** begin Source **

Alexandre (Arordi) Varbedian (born June 11, 1943 in Marseille, France) is a French-Armenian Armenologist, ethnologist, essentialist and ontologist.

Early life
Varbedian was born in a family with roots from Khoy and Sasun-Bitlis and re-emigrated into Armenia in 1948. In 1968 he graduated from Architectural Department of the Yerevan Polytechnic Institute; and in 1970 from the actor department of studio "Hayfilm". In 1975 after moving back to Marseille he continued his professional activities as an architect, and his ethnological activities as a producer, writer, public speaker, but primarily as an Armenologist, ethnologist and essentialist.

Mr. Varbetian is a recipient of national and international awards in the first three fields mentioned above.

** end Source **
** begin Material shown **

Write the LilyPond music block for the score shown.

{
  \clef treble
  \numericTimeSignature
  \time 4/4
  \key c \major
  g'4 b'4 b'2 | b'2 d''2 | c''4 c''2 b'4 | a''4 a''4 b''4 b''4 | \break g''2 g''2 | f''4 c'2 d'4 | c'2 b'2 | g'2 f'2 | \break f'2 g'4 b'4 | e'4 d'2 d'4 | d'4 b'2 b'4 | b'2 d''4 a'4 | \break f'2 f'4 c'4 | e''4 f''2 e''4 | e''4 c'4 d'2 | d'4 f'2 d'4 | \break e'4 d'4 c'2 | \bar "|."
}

** end Material shown **

_What needs to be done_: Reproduce the Varbedian biography in full, word for word. Work from the Varbedian biography alone, setting the listing aside.

_Answer_:
Alexandre (Arordi) Varbedian (born June 11, 1943 in Marseille, France) is a French-Armenian Armenologist, ethnologist, essentialist and ontologist.

Early life
Varbedian was born in a family with roots from Khoy and Sasun-Bitlis and re-emigrated into Armenia in 1948. In 1968 he graduated from Architectural Department of the Yerevan Polytechnic Institute; and in 1970 from the actor department of studio "Hayfilm". In 1975 after moving back to Marseille he continued his professional activities as an architect, and his ethnological activities as a producer, writer, public speaker, but primarily as an Armenologist, ethnologist and essentialist.

Mr. Varbetian is a recipient of national and international awards in the first three fields mentioned above.